September 25, 2010
According to the latest Economic Freedom of the World Report, Nepal limped to the finish line at 121st among 141 countries. Its 17th-from-the-bottom placement was lower than last year’s survey and, except for Myanmar, was the lowest in South Asia.
The Fraser Institute, which pens the annual report, is a fiscally conservative think tank based in Canada that espouses free market principles. Its stated mandate is to advocate for freedom and competitive markets and is not without its detractors. However, the report was made with the cooperation of independent institutes based in 80 different nations and territories and the criteria used seem transparent enough.
Criteria for the Economic Freedom of the World Index
1. Size of Government: Expenditures, Taxes, and Enterprises
A. General government consumption spending as a percentage of total consumption
B. Transfers and subsidies as a percentage of GDP
C. Government enterprises and investment
D. Top marginal tax rate
i. Top marginal income tax rate
ii. Top marginal income and payroll tax rates
2. Legal Structure and Security of Property Rights
A. Judicial independence
B. Impartial courts
C. Protection of property rights
D. Military interference in rule of law and the political process
E. Integrity of the legal system
F. Legal enforcement of contracts
G. Regulatory restrictions on the sale of real property
3. Access to Sound Money
A. Money growth
B. Standard deviation of inflation
C. Inflation: Most recent year
D. Freedom to own foreign currency bank accounts
4. Freedom to Trade Internationally
A. Taxed on international trade
B. Regulatory trade barriers
C. Size of trade sector relative to expected
D. Black-market exchange rates
E. International capital market controls
i. Foreign ownership/investment restrictions
ii. Capital controls
5. Regulation of Credit, Labor, and Business
A. Credit market regulations
i. Ownership of banks
ii. Foreign bank competition
iii. Private sector credit
iv. Interest rage controls/negative real interest rates
B. Labor market regulations
i. Hiring regulations and minimum wage
ii. Hiring and firing regulations
iii. Centralized collective bargaining
iv. Hours regulations
v. Mandated cost of worker dismissal
C. Business regulations
i. Price controls
ii. Administrative requirements
iii.
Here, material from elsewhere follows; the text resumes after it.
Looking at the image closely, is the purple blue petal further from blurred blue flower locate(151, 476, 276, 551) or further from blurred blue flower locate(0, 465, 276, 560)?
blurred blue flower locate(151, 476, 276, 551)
Bureaucracy costs
iv. Starting a business
v. Extra payments/bribes
vi. Licensing restrictions
vii. Cost of tax compliance
Other Economic Indicators announced this week
China tops India in joint ventures with Nepal
For the second consecutive year, China has edged out India in creating joint venture (JV) projects in Nepal. Government figures reveal that, during 2009-10, Chinese investors registered 58 JV projects – almost twice the number from the year before.
Maoists targeting hydropower projects by Indian firms and the latest tussle between Dabur Nepal and Kantipur -- Nepal’s biggest media group – are indications that Indian JVs haven't had a smooth run in Nepal in recent years.
Indeed, former Indian ambassador to Nepal KV Rajan recently opined in Hindustani Times that Indian businesses are suffering due to the recent rise in anti-India feelings and that future investments in Nepal will likely be significantly affected by this growing hostility.
The Chinese, on the other hand, are not plagued by Nepali ill will. Last week, the Federation of Nepalese Chambers of Commerce and Industry signed a Memorandum Of Understanding with All China Federation of Industry and Commerce to further boost investments.
US Aid substantially increased
The United States government, through the U.S. Agency for International Development (USAID), recently amended its five-year agreement with the Government of Nepal to increase the total expected amount of the agreement by $111.5 million. This brings the U.S. Government's total five-year (2009-2014) development assistance in Nepal to $316.5 million, the US embassy in Kathmandu announced yesterday.
The funding provided for 2010 is $47.7 million.
The additional funds will be used to implement and achieve the objectives of the three new initiatives announced by President Obama, addressing global hunger and food security, health, and climate change..
Other on-going USAID programs in Nepal: support the peace process; strengthen democratic institutions and processes; improve governance and rule of law; provide training and education for youth employment; support early childhood education; fight trafficking in persons; provide sustainable, accessible, and quality basic health services; and enhance competitiveness in targeted economic sub-sectors and promote inclusive economic growth.